What is expected >> Omit the pictures while printing every entry below exactly as given.

Collected data entries >>
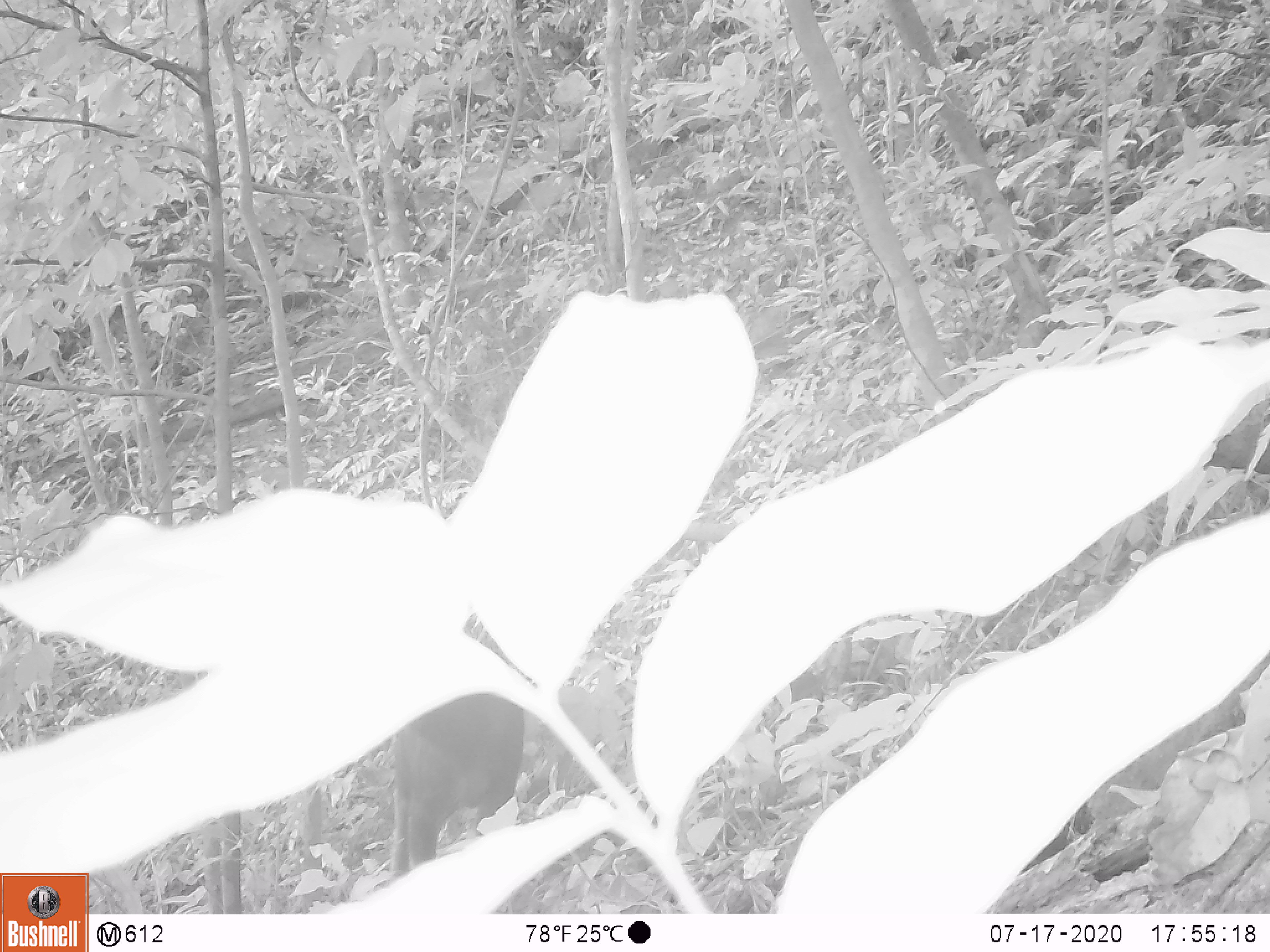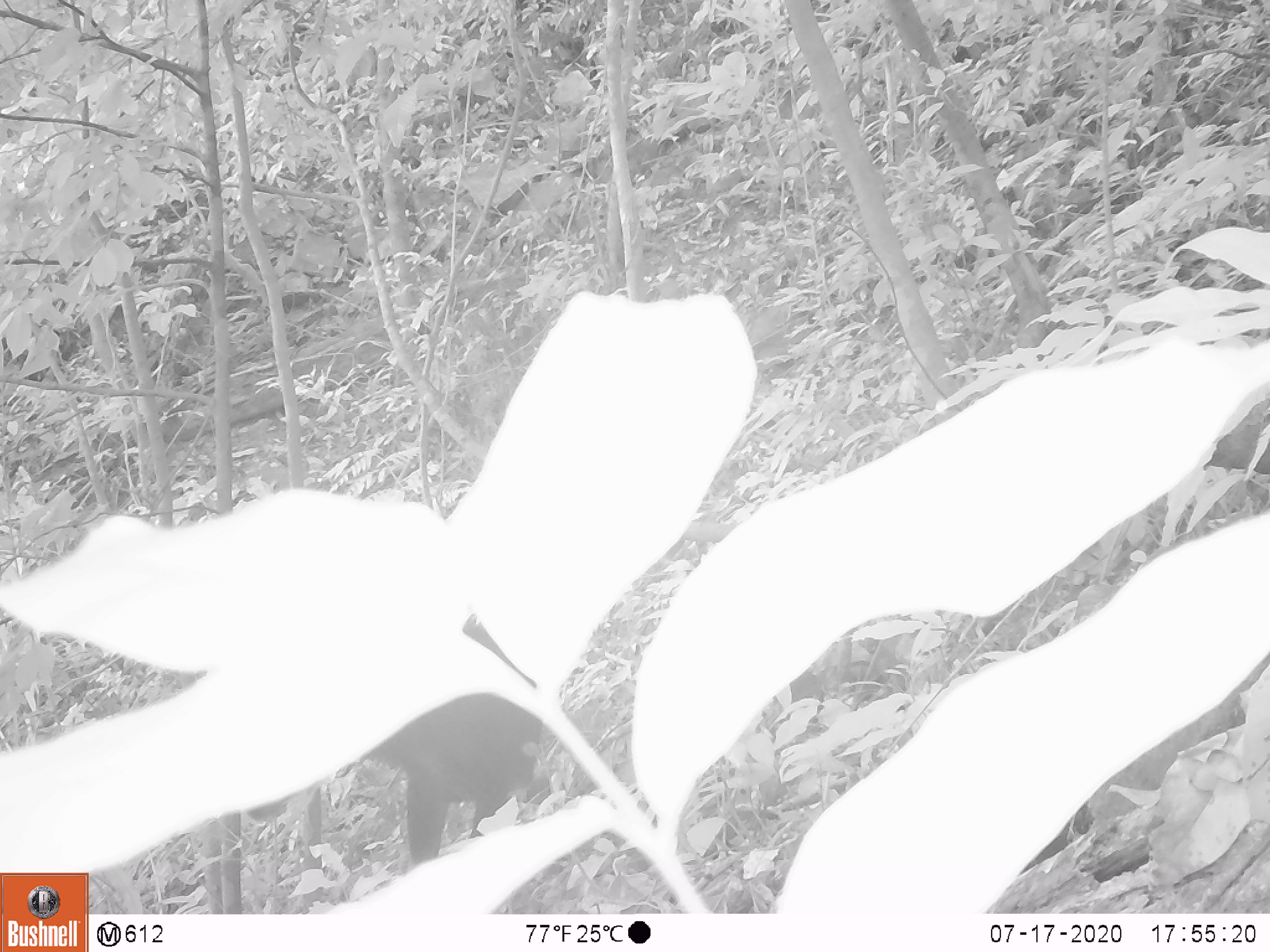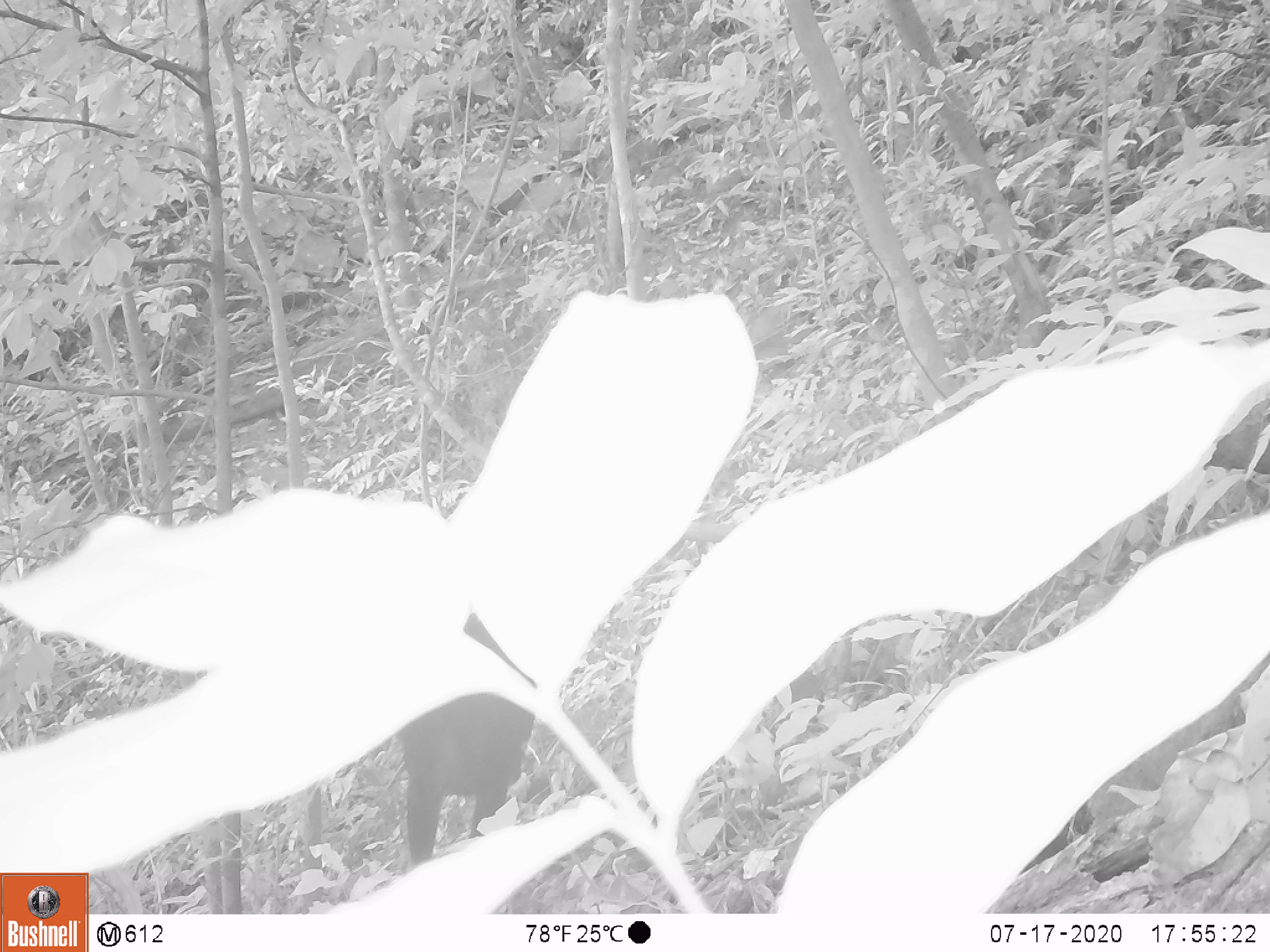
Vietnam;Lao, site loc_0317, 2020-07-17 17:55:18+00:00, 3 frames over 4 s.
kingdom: Animalia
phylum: Chordata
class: Mammalia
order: Artiodactyla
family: Bovidae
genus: Capricornis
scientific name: Capricornis sumatraensis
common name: chinese serow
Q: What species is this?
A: Chinese serow (Capricornis sumatraensis).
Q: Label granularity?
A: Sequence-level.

Task answer >>
Vietnam;Lao, site loc_0317, 2020-07-17 17:55:18+00:00, 3 frames over 4 s.
kingdom: Animalia
phylum: Chordata
class: Mammalia
order: Artiodactyla
family: Bovidae
genus: Capricornis
scientific name: Capricornis sumatraensis
common name: chinese serow
Q: What species is this?
A: Chinese serow (Capricornis sumatraensis).
Q: Label granularity?
A: Sequence-level.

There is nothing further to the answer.